## Dataset records
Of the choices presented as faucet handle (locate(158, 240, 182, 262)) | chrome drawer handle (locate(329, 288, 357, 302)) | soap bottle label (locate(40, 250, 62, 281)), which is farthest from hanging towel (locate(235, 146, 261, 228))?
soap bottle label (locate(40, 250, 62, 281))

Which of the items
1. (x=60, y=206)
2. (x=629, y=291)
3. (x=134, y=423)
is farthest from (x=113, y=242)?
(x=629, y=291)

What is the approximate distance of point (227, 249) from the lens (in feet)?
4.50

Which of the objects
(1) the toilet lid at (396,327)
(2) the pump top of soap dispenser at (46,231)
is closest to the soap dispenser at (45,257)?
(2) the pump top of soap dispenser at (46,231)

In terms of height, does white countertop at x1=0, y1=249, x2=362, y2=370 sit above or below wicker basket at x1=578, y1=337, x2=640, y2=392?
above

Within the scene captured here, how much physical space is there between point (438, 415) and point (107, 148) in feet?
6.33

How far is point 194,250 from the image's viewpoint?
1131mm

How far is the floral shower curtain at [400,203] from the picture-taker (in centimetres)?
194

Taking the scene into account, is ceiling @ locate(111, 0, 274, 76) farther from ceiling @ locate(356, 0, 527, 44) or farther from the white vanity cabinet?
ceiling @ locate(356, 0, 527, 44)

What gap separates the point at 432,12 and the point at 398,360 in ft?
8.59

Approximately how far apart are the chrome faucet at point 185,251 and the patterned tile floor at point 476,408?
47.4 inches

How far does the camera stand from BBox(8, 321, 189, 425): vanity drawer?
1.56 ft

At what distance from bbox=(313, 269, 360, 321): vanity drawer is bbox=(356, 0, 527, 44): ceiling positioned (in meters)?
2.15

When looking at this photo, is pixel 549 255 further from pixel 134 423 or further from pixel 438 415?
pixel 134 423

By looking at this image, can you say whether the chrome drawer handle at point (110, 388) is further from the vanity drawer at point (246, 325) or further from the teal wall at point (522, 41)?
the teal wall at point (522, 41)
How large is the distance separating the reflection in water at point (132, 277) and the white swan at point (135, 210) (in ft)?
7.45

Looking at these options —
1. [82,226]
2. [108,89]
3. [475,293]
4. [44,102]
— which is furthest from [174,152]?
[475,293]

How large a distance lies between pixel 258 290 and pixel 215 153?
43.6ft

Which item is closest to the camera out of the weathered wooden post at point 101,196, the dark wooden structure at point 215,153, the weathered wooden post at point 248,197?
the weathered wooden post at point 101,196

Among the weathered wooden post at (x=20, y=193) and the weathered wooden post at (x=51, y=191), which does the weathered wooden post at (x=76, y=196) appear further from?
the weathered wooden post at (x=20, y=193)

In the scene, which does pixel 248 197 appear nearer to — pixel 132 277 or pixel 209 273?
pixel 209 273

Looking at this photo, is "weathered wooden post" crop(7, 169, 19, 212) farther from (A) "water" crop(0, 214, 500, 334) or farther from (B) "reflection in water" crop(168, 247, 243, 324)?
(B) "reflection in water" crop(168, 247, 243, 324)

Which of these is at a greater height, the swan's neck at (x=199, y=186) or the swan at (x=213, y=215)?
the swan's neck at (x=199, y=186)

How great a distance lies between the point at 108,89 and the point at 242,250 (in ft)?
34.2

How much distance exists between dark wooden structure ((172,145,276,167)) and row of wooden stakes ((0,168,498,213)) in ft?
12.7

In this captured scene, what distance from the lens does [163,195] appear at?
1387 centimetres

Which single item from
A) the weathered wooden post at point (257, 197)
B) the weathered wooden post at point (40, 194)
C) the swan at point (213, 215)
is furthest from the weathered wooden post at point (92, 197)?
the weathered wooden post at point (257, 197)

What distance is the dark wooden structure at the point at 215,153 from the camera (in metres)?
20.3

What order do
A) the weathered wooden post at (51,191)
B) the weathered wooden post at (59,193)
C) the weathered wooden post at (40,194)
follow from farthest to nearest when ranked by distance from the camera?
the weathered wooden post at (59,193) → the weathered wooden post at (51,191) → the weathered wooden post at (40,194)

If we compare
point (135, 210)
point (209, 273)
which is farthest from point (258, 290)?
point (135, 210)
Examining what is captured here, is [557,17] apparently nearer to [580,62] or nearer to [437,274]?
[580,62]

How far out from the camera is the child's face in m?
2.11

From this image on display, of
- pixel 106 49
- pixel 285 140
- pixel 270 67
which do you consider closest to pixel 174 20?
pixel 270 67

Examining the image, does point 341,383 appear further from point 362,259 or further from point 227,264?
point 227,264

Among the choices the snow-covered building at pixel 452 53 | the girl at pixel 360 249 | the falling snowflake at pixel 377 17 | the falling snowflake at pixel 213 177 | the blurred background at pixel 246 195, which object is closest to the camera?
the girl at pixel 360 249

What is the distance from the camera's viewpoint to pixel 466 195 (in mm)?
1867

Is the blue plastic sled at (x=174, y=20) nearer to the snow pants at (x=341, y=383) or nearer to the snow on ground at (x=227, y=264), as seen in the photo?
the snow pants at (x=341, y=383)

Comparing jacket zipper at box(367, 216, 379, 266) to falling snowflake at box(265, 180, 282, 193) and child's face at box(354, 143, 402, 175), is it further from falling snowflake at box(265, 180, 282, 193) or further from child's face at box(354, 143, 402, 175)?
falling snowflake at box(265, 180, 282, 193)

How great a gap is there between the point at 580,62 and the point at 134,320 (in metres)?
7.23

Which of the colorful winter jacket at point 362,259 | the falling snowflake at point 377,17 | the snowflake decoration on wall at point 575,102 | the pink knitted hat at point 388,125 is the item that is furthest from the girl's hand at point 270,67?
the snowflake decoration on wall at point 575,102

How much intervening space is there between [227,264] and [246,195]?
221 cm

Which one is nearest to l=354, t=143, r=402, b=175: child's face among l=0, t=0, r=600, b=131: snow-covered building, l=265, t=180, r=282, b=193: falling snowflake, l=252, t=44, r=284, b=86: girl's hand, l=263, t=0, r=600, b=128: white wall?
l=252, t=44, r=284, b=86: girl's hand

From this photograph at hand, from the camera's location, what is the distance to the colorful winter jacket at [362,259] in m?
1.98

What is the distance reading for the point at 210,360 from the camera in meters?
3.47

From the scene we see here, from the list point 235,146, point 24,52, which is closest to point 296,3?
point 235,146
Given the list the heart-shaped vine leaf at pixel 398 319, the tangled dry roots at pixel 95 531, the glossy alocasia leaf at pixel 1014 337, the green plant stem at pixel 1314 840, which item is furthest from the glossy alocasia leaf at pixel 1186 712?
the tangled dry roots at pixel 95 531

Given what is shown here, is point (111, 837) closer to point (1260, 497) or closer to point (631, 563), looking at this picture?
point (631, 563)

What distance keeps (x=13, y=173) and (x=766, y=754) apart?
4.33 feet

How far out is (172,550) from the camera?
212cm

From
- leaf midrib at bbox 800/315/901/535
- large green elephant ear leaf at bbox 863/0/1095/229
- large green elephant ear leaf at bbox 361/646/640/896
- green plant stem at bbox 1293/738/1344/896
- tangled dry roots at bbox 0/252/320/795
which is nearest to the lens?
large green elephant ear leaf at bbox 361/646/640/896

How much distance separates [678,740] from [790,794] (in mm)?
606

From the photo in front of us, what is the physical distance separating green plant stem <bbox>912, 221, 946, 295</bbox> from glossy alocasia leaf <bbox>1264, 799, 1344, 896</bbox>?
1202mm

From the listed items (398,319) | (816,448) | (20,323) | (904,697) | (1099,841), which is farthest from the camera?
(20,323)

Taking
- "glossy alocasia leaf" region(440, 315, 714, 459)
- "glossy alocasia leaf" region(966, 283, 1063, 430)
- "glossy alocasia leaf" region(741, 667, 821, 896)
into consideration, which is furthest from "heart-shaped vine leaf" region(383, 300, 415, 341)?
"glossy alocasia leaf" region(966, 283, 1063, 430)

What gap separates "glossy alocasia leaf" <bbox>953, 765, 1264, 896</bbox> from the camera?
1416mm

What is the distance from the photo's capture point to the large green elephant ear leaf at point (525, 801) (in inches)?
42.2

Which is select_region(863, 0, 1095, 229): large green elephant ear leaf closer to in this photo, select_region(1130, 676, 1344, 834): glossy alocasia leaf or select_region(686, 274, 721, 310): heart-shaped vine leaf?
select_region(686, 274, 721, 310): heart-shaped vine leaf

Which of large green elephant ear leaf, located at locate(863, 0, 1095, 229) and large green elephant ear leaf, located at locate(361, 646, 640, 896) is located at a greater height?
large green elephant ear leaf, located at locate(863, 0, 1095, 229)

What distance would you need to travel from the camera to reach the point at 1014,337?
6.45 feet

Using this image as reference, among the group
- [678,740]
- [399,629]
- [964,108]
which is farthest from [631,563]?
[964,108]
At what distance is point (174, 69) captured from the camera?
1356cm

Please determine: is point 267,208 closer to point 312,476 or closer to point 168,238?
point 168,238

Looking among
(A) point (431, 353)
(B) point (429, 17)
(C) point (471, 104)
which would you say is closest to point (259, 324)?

## Exercise prompt
In the records above, find the line containing "How much distance separates"; please retype it and every line after it through the last line, exactly and with nothing else.

## Answer to this task
How much distance separates [678,740] from [790,794] (in mm)?
606

From the photo in front of us, what is the physical distance separating green plant stem <bbox>912, 221, 946, 295</bbox> from glossy alocasia leaf <bbox>1264, 799, 1344, 896</bbox>?
1202mm

From the listed items (398,319) | (816,448) | (20,323) | (904,697) | (1099,841), which is farthest from the camera?
(20,323)

Taking
- "glossy alocasia leaf" region(440, 315, 714, 459)
- "glossy alocasia leaf" region(966, 283, 1063, 430)
- "glossy alocasia leaf" region(741, 667, 821, 896)
into consideration, which is furthest from "heart-shaped vine leaf" region(383, 300, 415, 341)?
"glossy alocasia leaf" region(966, 283, 1063, 430)

What gap separates "glossy alocasia leaf" <bbox>953, 765, 1264, 896</bbox> from the camera?
1416mm

What is the distance from the photo's capture point to the large green elephant ear leaf at point (525, 801) (in inches)?
42.2

Which is select_region(863, 0, 1095, 229): large green elephant ear leaf closer to in this photo, select_region(1130, 676, 1344, 834): glossy alocasia leaf or select_region(686, 274, 721, 310): heart-shaped vine leaf?
select_region(686, 274, 721, 310): heart-shaped vine leaf

Which of large green elephant ear leaf, located at locate(863, 0, 1095, 229) and large green elephant ear leaf, located at locate(361, 646, 640, 896) is located at a greater height?
large green elephant ear leaf, located at locate(863, 0, 1095, 229)

What distance would you need to travel from the camera to reach the point at 1014,337?
6.45 feet

Using this image as reference, among the group
- [678,740]
- [399,629]
- [964,108]
which is farthest from [631,563]?
[964,108]
At what distance is point (174, 69) captured from the camera?
1356cm

Please determine: is point 267,208 closer to point 312,476 or closer to point 168,238?
point 168,238

Looking among
(A) point (431, 353)
(B) point (429, 17)
(C) point (471, 104)
which would you say is closest to point (259, 324)?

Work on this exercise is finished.